Data Analysis Activities (Lazzarini)
Shawhan (from the week of 6 June) Discussed hierarchical search algorithms
with Anand Sengupta, who arrived
this week for a three-month visit.
Wrote a handbook about hardware signal injection, and worked on plans
for
a campaign of injecting a series of many simulated signals shortly
before
the S1 run.
Mendell: For The Weekly Report: June 6, 2002; Data Analysis Update:
Continued work on the knownpulsardemod DSO. Updated the calls
to the
barycentering and amplitude demodulation LAL functions and identified
several more issues with the LALDemod code that I am sorting out with
the AEI group.
General Computing (Wallace)
MIT:
(Keith)
-Working on NIS+ setup
-Setup forwarding web server (ligo -> emvogil-3)
-More Solaris system upgrades with MU7
-Wireless troubleshooting
-Ordered AIT3 tape drive
Livingston:
No report received
Hanford:
(Christine)
- Continued cleaning personal files and software off old PCs.
- Setup one of the old PCs as a "new" PC for a staff member who's old
PC
was older than the old PCs.
- Working on a very baffling e-mail problem on a Windows 2000 PC.

- _Tasks and exercises_:
1) According to the weekly report, who arrived this week for a three-month visit?
2) Extend the weekly report by writing what would come after its final line.
The stored data that comes after has nothing to do with this.

- _Stored data_:
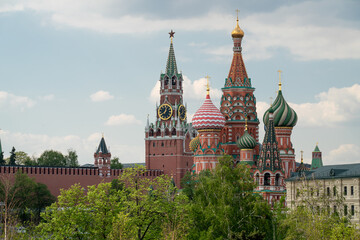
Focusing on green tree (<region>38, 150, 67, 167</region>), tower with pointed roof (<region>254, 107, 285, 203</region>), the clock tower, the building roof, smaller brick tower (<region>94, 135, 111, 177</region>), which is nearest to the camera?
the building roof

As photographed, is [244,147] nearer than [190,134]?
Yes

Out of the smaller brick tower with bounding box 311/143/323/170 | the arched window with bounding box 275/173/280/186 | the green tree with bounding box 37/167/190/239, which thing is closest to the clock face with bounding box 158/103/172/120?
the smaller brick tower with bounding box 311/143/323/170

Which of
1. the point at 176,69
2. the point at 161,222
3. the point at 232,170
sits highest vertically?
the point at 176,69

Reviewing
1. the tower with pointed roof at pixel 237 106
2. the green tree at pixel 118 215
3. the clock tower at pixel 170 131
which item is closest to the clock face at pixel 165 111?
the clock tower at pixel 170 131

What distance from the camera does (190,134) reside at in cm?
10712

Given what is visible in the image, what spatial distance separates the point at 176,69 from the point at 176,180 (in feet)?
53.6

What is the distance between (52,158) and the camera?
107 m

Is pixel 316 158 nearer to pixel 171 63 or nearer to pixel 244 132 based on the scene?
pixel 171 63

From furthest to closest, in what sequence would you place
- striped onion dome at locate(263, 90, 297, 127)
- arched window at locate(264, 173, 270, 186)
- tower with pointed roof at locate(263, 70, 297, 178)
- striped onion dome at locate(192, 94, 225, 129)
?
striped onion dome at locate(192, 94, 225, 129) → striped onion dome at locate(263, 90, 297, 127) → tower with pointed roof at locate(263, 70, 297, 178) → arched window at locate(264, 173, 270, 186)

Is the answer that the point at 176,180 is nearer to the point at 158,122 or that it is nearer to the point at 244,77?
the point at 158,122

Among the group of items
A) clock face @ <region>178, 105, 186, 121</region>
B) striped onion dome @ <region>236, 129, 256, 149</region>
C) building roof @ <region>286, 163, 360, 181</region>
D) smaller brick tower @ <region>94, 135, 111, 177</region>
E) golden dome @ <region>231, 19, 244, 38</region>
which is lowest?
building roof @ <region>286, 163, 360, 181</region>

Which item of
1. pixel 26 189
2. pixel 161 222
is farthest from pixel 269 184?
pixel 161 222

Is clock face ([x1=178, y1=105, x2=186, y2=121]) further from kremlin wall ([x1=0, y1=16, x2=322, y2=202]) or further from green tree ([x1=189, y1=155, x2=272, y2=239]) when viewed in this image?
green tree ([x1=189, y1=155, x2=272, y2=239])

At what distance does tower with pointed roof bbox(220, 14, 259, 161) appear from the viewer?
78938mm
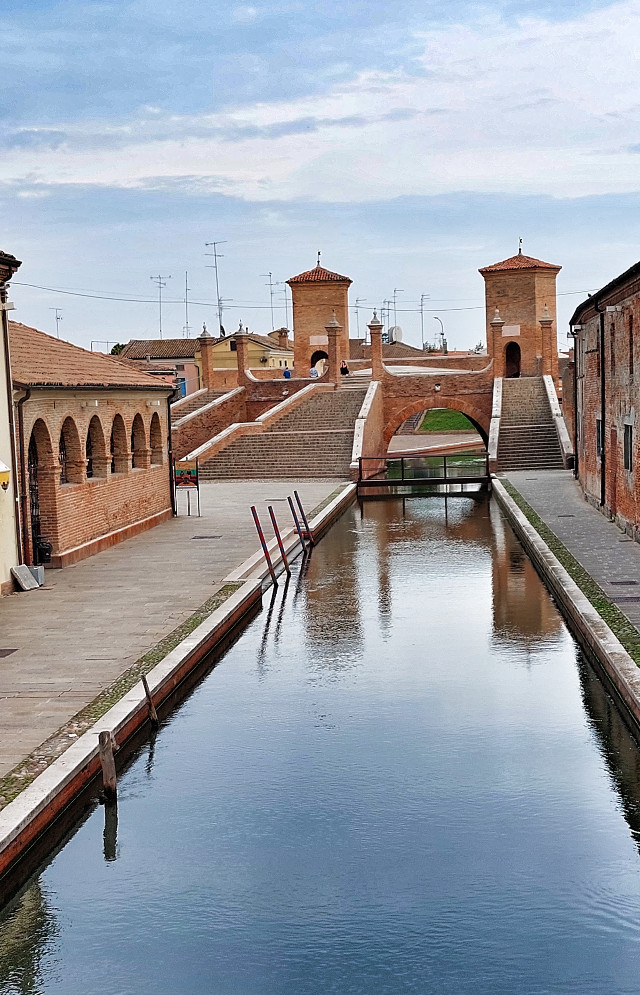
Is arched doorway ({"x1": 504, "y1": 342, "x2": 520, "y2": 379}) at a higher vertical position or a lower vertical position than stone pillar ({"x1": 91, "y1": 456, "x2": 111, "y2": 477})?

- _Outputs in order_:
1) Anand Sengupta.

2)
- Purchased more 8 mm tapes, cat5 cables and wireless cards.
- Set up new modem accounts for SURF students. Helped the SURF
students
with various e-mail and account setup.
- Various other user support including printer repairs, help setting
up
a new laptop, and troubleshooting a log-out problem on Windows 2000.
(Larry)
- Worked on VRVS setup with Christine and Mike. The setup is pretty
clean.
However, the resolution needs to improve and the setup for VNC also
needs
to be worked on.
- Review computer security audit materials with Christine. This is
in
preparation for a internal security audit of equipment at the Observatory
that will take place this year.
- Working with Albert, Christine and others on the updrade to the WAN.
CIT:
(Lisa)
- Caltech had a power surge that brought down some of the machines.
Mike and I
did a walk through to make sure everything came back up again.
All of the
servers in the server room are on UPS units and were unaffected.
- Installed a new hard disk in propus. Sun is no longer honoring
the 5 year
warranties on hard disks.
- Installed an external hard disk and tape drive for use as backup
in the
40meter martian network. I still need to put backup scripts in
place for that.
- Installed and began evaluating a demo of sarcheck. It is commercial
software
that takes the output of sar, analyzes it and makes performance recommendations
on a system.
- Spent time on the luna rebuild. The final installation will take
place
when Rolf OK's it.
(Veronica)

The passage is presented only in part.